Another Downside of a Cuts-Only Approach to State Shortfalls

We’ve noted that states’ cuts-only approach to their budgets has resulted in tuition hikes for public higher education that make college less accessible and pose risks to long-term economic growth.  The New York Times today illustrates another downside of cutting higher education funding:  it leads to cuts in college-level training programs for the jobs in greatest demand today.

Weakening these programs at a time when unemployment is high and the recovery is fragile will simply make it harder to match workers’ skills with available jobs and get people back to work.

“At one community college in North Carolina — a state with a severe nursing shortage — nursing program applicants so outnumber available slots that there is a waiting list just to get on the waiting list,” the article notes.

North Carolina could have avoided this problem.  Before enacting its current two-year budget, the state was more than 10 percent short of what it needed to sustain services like higher education, due to the weak economy.  Yet policymakers let a temporary sales tax increase and an income tax surcharge on wealthy households and corporations expire.  Making matters worse, they passed business tax breaks that cost the state over $100 million this fiscal year.  As a result, among other cuts, the state

cut
higher education funding by nearly $500 million annually.

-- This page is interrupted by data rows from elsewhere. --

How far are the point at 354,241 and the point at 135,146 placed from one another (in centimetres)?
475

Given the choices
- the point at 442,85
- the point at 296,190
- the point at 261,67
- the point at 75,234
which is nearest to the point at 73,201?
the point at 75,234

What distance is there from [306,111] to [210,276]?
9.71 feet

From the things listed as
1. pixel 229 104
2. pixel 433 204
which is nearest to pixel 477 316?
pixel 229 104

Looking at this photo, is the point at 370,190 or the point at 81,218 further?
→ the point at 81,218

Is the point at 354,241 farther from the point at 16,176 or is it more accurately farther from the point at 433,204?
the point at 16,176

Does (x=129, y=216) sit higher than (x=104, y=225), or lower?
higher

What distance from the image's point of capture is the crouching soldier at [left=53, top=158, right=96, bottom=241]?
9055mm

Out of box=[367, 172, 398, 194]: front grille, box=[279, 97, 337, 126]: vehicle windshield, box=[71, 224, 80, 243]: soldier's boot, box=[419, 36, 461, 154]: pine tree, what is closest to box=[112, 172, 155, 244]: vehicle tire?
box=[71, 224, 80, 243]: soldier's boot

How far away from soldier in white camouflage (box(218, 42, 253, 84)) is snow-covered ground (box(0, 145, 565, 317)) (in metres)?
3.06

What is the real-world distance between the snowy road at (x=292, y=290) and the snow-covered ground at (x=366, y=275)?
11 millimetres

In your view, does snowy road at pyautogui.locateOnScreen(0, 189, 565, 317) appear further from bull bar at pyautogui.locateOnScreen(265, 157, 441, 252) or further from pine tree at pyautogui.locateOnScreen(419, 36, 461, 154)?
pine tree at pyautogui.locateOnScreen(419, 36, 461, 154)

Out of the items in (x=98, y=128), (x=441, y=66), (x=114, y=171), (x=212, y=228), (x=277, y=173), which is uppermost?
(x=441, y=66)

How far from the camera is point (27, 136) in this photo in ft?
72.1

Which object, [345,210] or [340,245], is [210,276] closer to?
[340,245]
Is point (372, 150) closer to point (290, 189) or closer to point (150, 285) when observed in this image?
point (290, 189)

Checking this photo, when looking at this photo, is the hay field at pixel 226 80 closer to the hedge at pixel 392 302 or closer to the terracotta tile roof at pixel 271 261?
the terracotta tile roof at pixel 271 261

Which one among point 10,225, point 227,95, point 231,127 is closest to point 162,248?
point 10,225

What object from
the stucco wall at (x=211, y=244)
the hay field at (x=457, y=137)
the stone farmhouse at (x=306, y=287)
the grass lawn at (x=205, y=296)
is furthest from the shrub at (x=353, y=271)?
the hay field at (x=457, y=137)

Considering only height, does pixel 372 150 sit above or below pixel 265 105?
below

North Carolina could have done more to protect higher education and meet its need for nurses by taking a more balanced approach that included additional revenues.

The Times article also notes that state colleges in Michigan, Florida, and Texas (among other states) have “eliminated entire engineering and computer science departments.”  All three states faced budget gaps prior to enacting their budgets for the current year; none took a balanced approach to address those shortfalls.

Indeed, Michigan passed a large tax cut that opened an even bigger hole in its budget, Florida passed a more modest tax cut, and Texas refused to tap into its hefty rainy day fund.  All three states made deep cuts to higher education.

States have begun to recover from the revenue collapse that led to these cuts.  But they are digging out of a very deep hole and it will take years before revenues have returned to normal.  Consequently, states are going to need to raise revenue to prevent additional cuts to services and restore some of the deep cuts they’ve made over the last few years.   “Cutting training for jobs the economy needs most,” as the Times puts it, is hardly a way to build a strong economy.